MM 02/17 - Marta Balińska-Rzymowska: Co kwartał wszystko zmieniam!
Już jako nastolatka przemeblowywałam regularnie swój pokój (i tak mi zostało!). Jako osoba dorosła zainteresowałam się rękodzielnictwem i… tak się zaczęło! – opowiada Marta z Narzymia
Autor: archiwum
Z zamiłowania jestem dekoratorką wnętrz, z pasją oddaję się tego typu pracom ręcznym – od samodzielnie wykonanej ściany z cegieł po delikatne ozdoby.
Jestem spod znaku zmiany
Gdy przenieśliśmy się do wymarzonego domku w lesie, wreszcie mogłam rozwinąć skrzydła! Od czasu sesji zdjęciowej dla Mojego Mieszkania już sporo się w nim zmieniło – ale tak jest ze mną od zawsze: jeśli nie było czego przestawić, to choć (w dzieciństwie) układałam inaczej (czyli ładniej – w moim odczuciu) mamine kryształy na półce, a potem chociaż – poduszki już na swojej kanapie. Urządziłam dom nowocześnie, wręcz minimalistycznie, ale z wielką dbałością o dobór kolorów, faktur i wzorów.

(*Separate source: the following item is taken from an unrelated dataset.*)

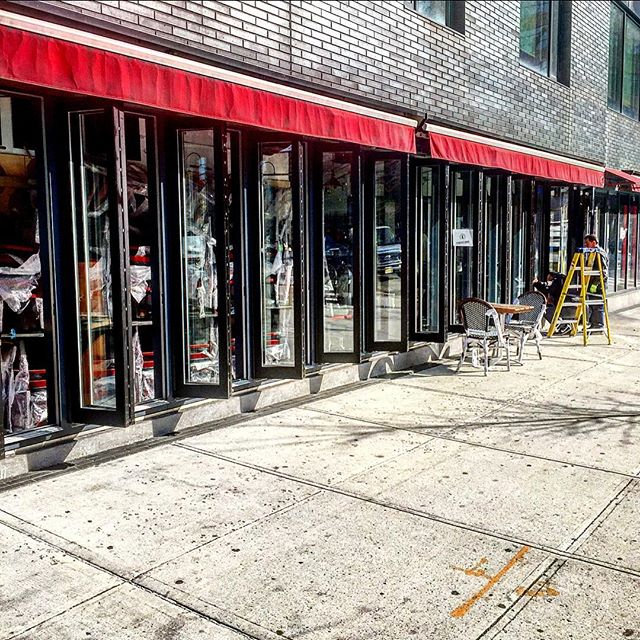 #bifolddoors #glass #aluminum #storefron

Pod tym względem jestem perfekcjonistką, co bywa zarówno zaletą, jak i wadą. Zdałam sobie sprawę, że zbytnia dokładność nie pozostawia miejsca na kompozycyjną swobodę, która wnosi do wnętrza naturalność i życie. Ostatnie metamorfozy możecie zobaczyć na blogu Domekprzylesie.blogspot.com. Przeprowadzamy je wspólnie z mężem własnymi rękoma i potem publikujemy zdjęcia. Wraz z pojawieniem się u nas stylu skandynawskiego, zaczęłam projektować przedmioty z metalu, a zdolny mąż realizuje moje pomysły. Oboje zaczęliśmy myśleć w sposób kreatywny. Pojawia się potrzeba, bo brak nam stolika kawowego? Wtedy nie jedziemy do sklepu, ale wymyślamy, jak i z czego go zrobić. Teraz pracujemy głównie w metalu. To ogromna frajda, gdy okazuje się, że projekt jest udany i przechodzi nasz domowy test, a na blogu pojawiają się pozytywne opinie. Wtedy łapiemy wiatr w żagle!